Challenge: Please copy the lines below word for word, beginning at the line that contains "Out of these" and stopping after the line that contains "9.48 metres".

Dataset records:
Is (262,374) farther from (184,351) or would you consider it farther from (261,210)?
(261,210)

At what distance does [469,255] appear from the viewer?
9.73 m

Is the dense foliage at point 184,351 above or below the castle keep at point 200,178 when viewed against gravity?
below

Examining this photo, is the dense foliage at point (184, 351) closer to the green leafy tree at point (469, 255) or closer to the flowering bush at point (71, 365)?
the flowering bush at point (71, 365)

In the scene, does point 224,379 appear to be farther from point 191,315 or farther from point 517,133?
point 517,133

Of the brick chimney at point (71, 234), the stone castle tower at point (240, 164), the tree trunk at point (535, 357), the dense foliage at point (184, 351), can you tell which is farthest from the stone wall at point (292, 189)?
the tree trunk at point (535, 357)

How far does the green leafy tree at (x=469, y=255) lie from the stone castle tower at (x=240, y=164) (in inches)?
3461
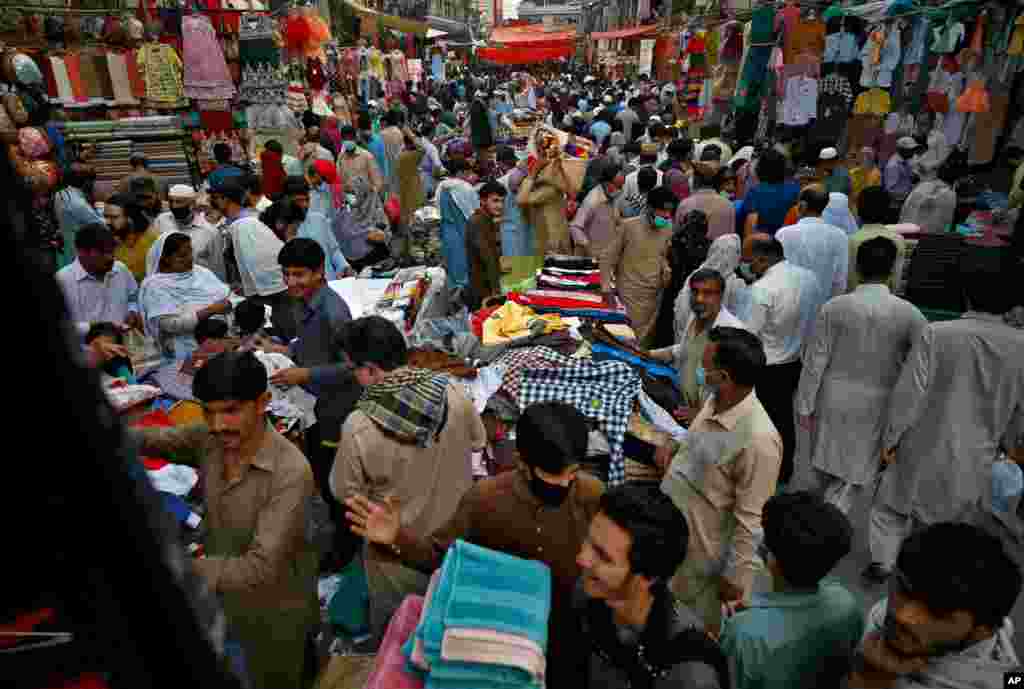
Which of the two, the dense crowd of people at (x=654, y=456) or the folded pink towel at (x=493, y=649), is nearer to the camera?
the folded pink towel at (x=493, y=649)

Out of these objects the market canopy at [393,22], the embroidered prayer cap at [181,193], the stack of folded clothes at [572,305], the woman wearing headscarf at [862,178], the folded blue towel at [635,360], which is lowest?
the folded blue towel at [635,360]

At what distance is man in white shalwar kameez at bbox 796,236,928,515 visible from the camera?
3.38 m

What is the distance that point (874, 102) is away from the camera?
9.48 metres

---

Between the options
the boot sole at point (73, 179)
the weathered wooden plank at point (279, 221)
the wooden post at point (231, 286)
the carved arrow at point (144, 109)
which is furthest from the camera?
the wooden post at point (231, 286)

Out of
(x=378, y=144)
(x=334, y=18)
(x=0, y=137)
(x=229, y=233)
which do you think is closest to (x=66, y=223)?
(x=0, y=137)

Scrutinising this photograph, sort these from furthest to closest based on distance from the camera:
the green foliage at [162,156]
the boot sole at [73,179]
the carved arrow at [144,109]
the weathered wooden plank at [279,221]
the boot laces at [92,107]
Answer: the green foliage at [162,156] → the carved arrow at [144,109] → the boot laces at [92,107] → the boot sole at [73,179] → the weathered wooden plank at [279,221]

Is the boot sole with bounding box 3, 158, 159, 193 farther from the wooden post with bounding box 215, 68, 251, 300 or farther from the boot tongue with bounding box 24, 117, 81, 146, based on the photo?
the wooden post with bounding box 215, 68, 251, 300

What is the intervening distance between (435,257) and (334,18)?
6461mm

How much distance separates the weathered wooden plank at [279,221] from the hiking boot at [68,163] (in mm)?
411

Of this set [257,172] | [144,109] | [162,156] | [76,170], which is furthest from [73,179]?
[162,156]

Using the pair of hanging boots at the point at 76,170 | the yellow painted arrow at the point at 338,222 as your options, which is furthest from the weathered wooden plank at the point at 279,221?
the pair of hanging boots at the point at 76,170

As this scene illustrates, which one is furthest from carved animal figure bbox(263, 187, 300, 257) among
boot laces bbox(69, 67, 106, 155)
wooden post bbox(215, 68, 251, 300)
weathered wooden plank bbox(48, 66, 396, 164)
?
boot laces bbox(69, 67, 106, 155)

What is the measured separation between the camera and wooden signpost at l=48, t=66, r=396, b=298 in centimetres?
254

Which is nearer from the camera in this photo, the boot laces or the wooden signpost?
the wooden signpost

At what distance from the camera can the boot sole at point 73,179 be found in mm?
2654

==

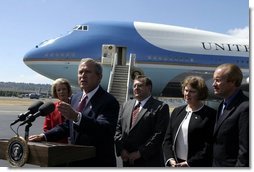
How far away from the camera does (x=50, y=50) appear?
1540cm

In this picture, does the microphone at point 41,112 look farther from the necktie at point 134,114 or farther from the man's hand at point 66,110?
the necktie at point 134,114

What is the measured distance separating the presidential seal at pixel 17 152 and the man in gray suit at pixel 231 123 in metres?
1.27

Task answer:
Out of these objects the market canopy at [393,22], the embroidered prayer cap at [181,193], the stack of folded clothes at [572,305], the woman wearing headscarf at [862,178], the folded blue towel at [635,360], which is lowest?
the folded blue towel at [635,360]

At what distance is man in white shalwar kameez at bbox 796,236,928,515 visible from the camera?
3.38 m

What is the distance that point (874, 102) is away from the camera?
9.48 metres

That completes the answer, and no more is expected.